Editorial: On nonviolent resistance



Since June, Hong Kong has been rocked by anti-government protests that have only grown in size and intensity. Initially, protesters wanted the withdrawal of a proposed new law allowing for the extradition of Hongkongers to mainland China — the Bill has now been suspended — but these have evolved into broader demands for greater democracy and guarantees for Hong Kong’s continued independence.

A notable feature of these protests has been the preparedness of the protesters, and the new and innovative tactics they have adopted. In doing so, organisers say they were inspired by martial arts legend Bruce Lee’s famous maxim: “Be water, my friend.”

Key to these tactics have been the apparent mobility and spontaneity of the protests: demonstrations have been arranged at the last minute, sometimes in multiple locations, to make it more difficult for authorities to prepare.

Arguably, the most disruptive single protest came this week at Hong Kong’s international airport, where a mass sit-in forced the airport to cancel flights for two consecutive days. Choosing such a high-profile target guaranteed international headlines, increasing pressure on both the Hong Kong and Chinese governments.

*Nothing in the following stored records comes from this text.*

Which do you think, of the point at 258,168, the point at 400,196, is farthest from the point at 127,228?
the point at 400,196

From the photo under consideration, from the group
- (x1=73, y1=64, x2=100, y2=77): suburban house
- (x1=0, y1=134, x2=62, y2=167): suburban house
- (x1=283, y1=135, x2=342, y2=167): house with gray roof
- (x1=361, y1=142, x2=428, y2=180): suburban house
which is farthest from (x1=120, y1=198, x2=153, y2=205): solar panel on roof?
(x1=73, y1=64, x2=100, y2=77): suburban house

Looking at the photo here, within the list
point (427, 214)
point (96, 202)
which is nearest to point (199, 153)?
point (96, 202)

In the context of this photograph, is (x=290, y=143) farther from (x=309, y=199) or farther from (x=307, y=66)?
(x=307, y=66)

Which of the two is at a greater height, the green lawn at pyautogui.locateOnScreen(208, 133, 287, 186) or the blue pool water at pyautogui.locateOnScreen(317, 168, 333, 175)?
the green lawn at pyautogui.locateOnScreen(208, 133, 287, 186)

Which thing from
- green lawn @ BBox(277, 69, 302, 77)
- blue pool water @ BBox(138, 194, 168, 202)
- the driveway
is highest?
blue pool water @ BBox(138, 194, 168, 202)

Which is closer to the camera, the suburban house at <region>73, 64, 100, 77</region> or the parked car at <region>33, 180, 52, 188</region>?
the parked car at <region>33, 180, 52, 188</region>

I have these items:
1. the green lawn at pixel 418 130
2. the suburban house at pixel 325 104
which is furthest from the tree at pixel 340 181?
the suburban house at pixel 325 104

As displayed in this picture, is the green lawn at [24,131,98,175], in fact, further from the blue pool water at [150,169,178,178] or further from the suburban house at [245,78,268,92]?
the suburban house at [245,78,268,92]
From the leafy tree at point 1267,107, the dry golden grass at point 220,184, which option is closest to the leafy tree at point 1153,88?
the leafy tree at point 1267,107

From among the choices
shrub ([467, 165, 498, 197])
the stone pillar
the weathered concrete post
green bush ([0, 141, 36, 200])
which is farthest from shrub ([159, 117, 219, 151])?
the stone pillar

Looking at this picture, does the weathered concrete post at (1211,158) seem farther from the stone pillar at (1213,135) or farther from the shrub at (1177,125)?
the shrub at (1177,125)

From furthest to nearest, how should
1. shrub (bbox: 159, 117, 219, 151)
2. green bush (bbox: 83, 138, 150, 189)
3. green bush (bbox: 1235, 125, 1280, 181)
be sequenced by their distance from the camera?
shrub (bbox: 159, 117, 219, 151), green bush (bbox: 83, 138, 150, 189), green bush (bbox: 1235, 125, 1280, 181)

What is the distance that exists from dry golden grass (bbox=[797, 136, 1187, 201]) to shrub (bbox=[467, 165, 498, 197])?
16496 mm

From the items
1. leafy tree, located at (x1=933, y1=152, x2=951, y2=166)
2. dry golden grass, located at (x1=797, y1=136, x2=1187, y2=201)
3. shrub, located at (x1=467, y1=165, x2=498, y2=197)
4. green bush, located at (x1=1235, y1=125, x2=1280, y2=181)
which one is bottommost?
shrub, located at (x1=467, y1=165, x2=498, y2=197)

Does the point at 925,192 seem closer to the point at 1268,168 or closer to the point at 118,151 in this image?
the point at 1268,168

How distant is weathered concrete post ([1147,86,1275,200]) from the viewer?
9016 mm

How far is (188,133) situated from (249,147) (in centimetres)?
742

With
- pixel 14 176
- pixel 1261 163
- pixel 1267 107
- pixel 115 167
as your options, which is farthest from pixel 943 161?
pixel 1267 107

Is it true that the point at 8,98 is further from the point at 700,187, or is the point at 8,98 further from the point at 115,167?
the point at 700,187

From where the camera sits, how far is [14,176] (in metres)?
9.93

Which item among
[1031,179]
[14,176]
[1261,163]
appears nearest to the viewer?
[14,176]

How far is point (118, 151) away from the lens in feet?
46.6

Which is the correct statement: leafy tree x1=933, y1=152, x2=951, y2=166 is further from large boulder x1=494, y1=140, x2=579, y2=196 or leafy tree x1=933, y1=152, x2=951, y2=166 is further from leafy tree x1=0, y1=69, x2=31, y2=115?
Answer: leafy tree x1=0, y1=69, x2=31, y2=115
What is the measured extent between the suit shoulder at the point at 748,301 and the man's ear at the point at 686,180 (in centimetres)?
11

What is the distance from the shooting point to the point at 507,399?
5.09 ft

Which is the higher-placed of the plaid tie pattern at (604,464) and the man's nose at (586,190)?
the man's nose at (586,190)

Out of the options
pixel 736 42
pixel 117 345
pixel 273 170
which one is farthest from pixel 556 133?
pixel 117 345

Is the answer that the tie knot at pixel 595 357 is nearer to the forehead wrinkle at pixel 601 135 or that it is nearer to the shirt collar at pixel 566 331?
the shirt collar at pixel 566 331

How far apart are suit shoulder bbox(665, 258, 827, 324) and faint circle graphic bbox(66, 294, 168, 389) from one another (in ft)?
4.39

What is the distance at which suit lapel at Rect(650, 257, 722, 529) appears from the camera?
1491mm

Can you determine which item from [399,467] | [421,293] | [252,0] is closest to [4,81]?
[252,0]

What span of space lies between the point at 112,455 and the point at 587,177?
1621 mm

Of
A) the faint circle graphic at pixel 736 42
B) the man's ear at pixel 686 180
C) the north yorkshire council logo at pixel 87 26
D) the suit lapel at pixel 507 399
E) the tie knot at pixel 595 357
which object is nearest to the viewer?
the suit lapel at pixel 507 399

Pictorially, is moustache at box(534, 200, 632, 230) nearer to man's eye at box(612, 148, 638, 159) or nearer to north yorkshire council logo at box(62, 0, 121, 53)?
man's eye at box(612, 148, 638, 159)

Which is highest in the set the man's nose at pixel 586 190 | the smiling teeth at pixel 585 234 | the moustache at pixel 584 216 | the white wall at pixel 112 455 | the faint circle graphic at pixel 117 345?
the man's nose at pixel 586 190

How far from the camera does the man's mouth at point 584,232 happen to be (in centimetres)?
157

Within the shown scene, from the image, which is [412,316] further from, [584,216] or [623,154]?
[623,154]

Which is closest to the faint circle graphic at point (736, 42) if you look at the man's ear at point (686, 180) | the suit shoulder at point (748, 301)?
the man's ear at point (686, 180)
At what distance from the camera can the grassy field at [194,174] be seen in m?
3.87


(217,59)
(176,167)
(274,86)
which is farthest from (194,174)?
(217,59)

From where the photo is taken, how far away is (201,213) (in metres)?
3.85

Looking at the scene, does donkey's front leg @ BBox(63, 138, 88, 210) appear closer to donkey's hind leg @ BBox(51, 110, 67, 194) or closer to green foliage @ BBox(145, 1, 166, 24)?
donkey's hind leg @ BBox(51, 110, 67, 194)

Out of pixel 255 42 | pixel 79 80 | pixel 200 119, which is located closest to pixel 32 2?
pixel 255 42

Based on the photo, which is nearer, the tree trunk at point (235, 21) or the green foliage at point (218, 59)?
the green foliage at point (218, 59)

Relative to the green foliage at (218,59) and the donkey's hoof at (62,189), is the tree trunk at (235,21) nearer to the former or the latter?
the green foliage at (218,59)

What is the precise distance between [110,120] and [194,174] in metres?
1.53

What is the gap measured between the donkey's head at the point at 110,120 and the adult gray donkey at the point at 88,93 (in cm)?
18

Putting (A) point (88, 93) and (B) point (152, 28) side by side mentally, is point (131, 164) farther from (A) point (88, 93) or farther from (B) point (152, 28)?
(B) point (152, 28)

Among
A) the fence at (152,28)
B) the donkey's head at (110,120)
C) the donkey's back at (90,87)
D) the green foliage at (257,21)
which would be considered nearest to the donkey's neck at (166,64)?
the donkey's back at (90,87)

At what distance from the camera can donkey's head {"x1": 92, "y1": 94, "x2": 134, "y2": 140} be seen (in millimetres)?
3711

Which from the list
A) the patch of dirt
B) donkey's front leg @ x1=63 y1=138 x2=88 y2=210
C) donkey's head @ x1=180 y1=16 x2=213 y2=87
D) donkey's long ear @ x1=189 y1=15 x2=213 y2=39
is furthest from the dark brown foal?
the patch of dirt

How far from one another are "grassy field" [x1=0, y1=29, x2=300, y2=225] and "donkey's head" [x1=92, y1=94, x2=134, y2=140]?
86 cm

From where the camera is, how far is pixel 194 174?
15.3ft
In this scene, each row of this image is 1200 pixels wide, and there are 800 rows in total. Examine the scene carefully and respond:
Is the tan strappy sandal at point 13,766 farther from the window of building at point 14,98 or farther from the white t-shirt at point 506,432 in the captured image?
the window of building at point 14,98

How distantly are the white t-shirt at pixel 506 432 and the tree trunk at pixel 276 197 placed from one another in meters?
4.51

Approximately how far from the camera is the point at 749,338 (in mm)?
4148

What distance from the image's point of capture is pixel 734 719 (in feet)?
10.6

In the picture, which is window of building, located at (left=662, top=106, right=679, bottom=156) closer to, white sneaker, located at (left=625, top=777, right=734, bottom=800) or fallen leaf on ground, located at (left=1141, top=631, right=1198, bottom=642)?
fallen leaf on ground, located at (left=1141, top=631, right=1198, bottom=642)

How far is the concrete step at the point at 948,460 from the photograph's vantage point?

South Africa, of course, is no stranger to protest action, of both the peaceful and the unpeaceful variety — so much so that service delivery protests, marches and demonstrations often have limited effect, falling on the deaf ears of political leaders who have seen it all before. If citizens really want their voices to be heard, they might consider taking a few lessons from Hong Kong’s masterclass in nonviolent resistance.